Se separaron para siempre.
—¿Y qué? —le preguntó luego Ramiro.
—Que hemos acabado; no podía ser de otro modo.
—Y que has quedado libre...
—Libre estaba, libre estoy, libre pienso morirme.
—Gertrudis..., Gertrudis —y su voz temblaba de súplica.
—Le he despedido porque me debo, ya te lo dije, a tus hijos, a los hijos de Rosa...
—Y tuyos..., ¿no dices así?
—¡Y míos, sí!
—Pero si tú quisieras...
—No insistas; ya te tengo dicho que no debo casarme ni contigo ni con otro menos.
—¿Menos? —y se le abrió el pecho.
—Sí, menos.
—¿Y cómo no fuiste monja?
—No me gusta que me manden.
—Es que en el convento en que entrases serías tú la abadesa, la superiora.

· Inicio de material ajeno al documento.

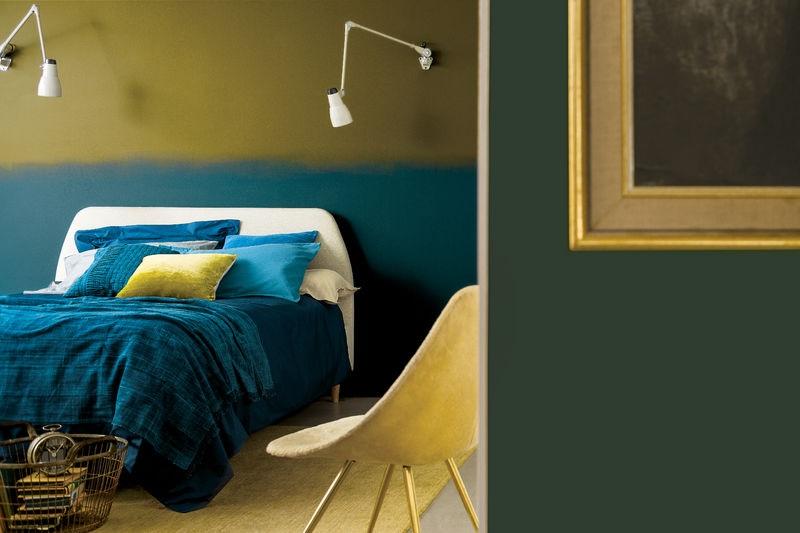 Une Chambre Structurée à L'aide De L'application De Jaune Et De Bleu Sur Les Murs
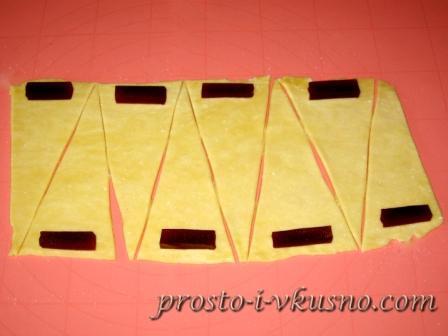 Раскатываем тесто и режем на треугольники
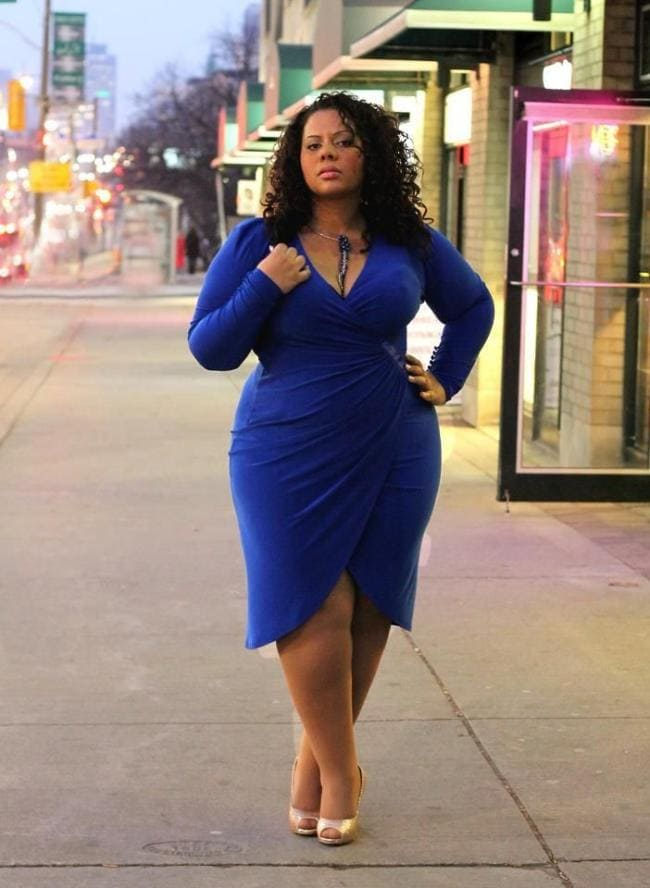 Толстая красивая фигуристая девушка в обтягивающем платье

—Menos me gusta mandar. ¡Ramirín!
El niño acudió al reclamo. Y cogiéndole su tía le dijo: «¡Vamos a jugar al escondite, rico!»
—Pero Tula...
—Te he dicho —y para decirle esto se le acercó, teniendo cogido de la mano al niño, y se lo dijo al oídoque no me llames Tula, y menos delante de los niños. Ellos sí, pero tú no. Y ten respeto a los pequeños.
—¿En qué les falto al respeto?
—En dejar así al descubierto delante de ellos tus instintos...
—Pero si no comprenden...
—Los niños lo comprenden todo; más que nosotros. Y no olvidan nada. Y si ahora no lo comprenden, lo comprenderán mañana. Cada cosa de estas que ve a oye un niño es una semilla en su alma, que luego echa tallo y da fruto. ¡Y basta!